27 de octubre de 2008

Yo, mi, me, conmigo

El pasado sábado la Fundación DENAES (para la Defensa de la Nación Española) organizó un acto muy singular en Madrid. La jornada, titulada “El español en España: por el derecho a usar nuestra lengua común”, juntó a representantes de organizaciones cívicas, personas directamente afectadas por la imposición lingüística, así como a personalidades académicas y del mundo de la cultura.

También hubo representantes políticos. De C’s, UPyD y el PP, para ser más concretos. Sin noticias del PSOE. Lo destacable del acto, sin embargo, no es tanto la ausencia del partido dizque socialista y dizque español. No señor, eso estaba descontado –empleando el argot de esos mercados hoy descompuestos–. Lo que no era tan previsible es que un acto patrocinado por el PP –Comunidad de Madrid–, organizado por el PP –partido al que representa en el parlamento vasco Santiago Abascal, presidente de la fundación– y copado por votantes del PP –así se manifestó la mayoría del aforo en respuesta espontánea a la alocución de uno de los intervinientes–, tuviese como momento álgido… ¡las críticas feroces al PP –Alfonso Alonso–!

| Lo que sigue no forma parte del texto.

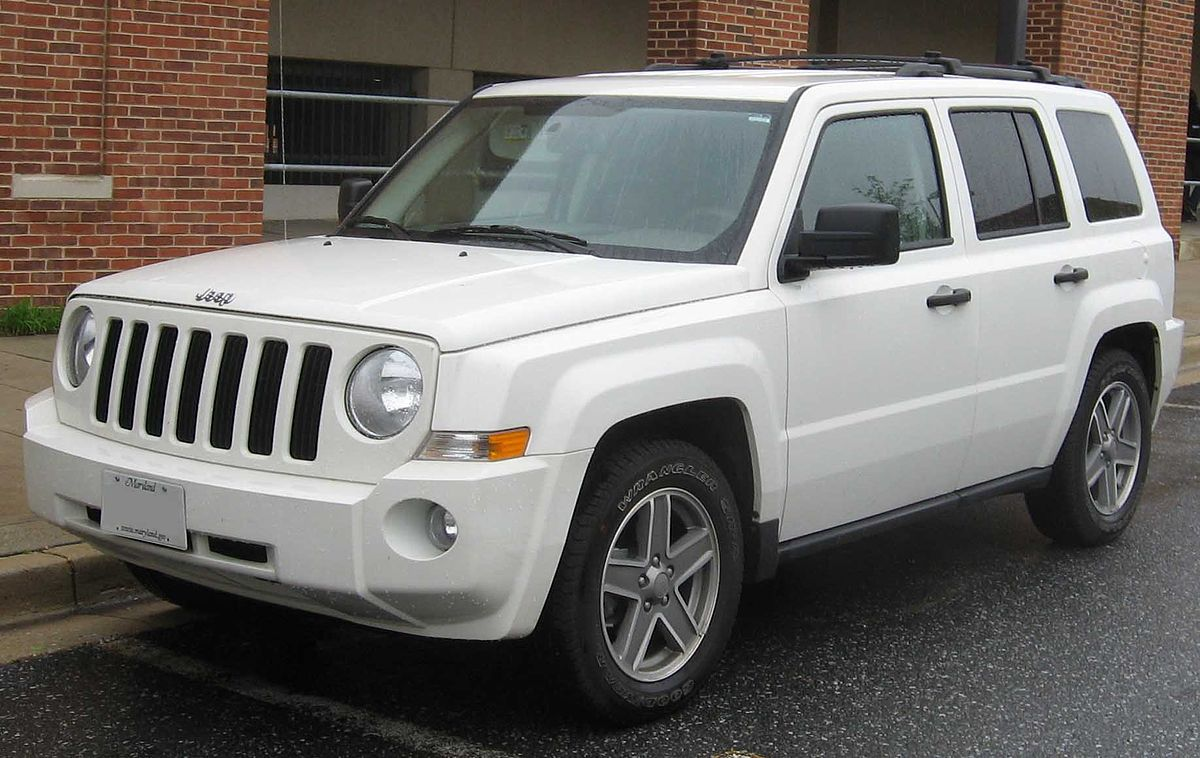 Jeep Liberty (Patriot) 2006 - 2016 SUV 5 door #7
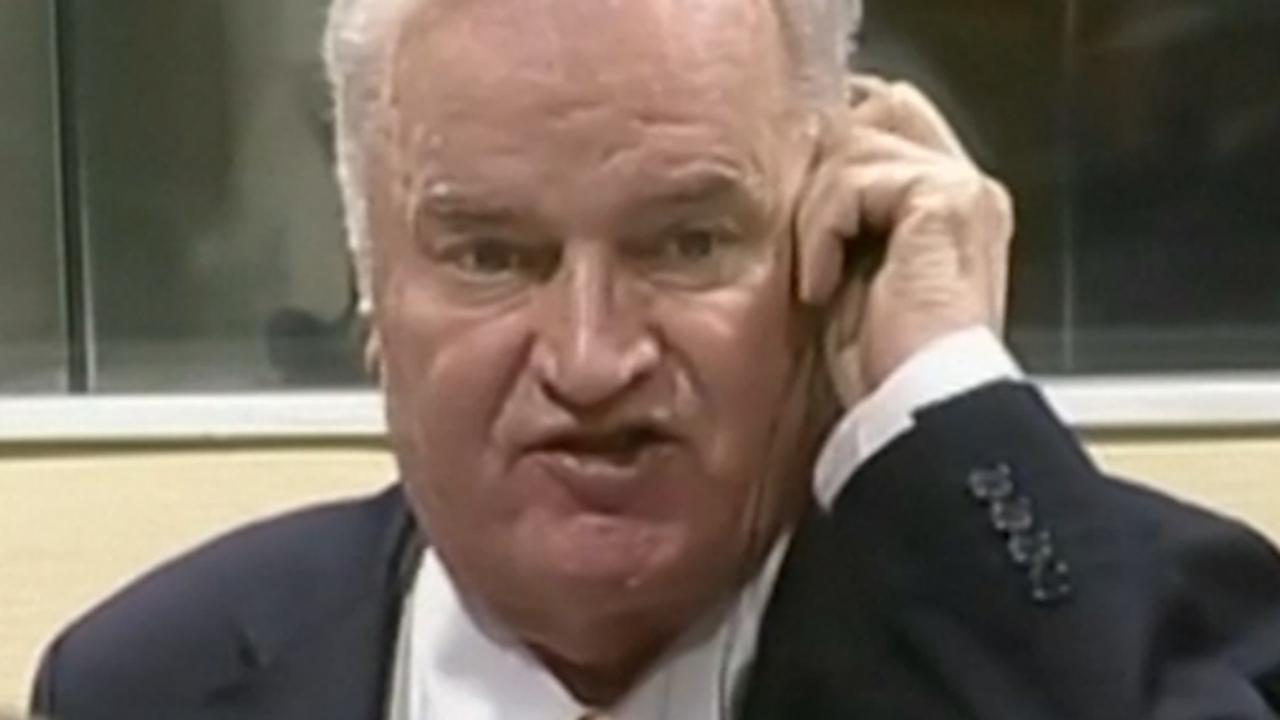 Rechter stuurt boze Mladic uit zaal tijdens voorlezen vonnis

Y es que la trayectoria de los populares a lo largo de estos años ha sido más que errática. Las llamadas a una firme defensa de los principios se han combinado –shaken not stirred– con deserciones flagrantes de esos mismos principios. Desde la defenestración de Vidal-Quadras, hasta los pinitos inmersores en la Comunidad Valenciana, pasando por jugar a copistas gallegos del pionero modelo catalán.

Más allá de otras consideraciones, de acuerdos y desacuerdos en matices y no tan matices, lo más refrescante del acto fue sin duda ese pim pam pum protagonizado por un PP con un penoso desorden de personalidad múltiple. ¡Qué gusto da ver a los grandes partidos dando la cara ante sus votantes sin trampa ni cartón! Ojalá fuese la regla y no la excepción.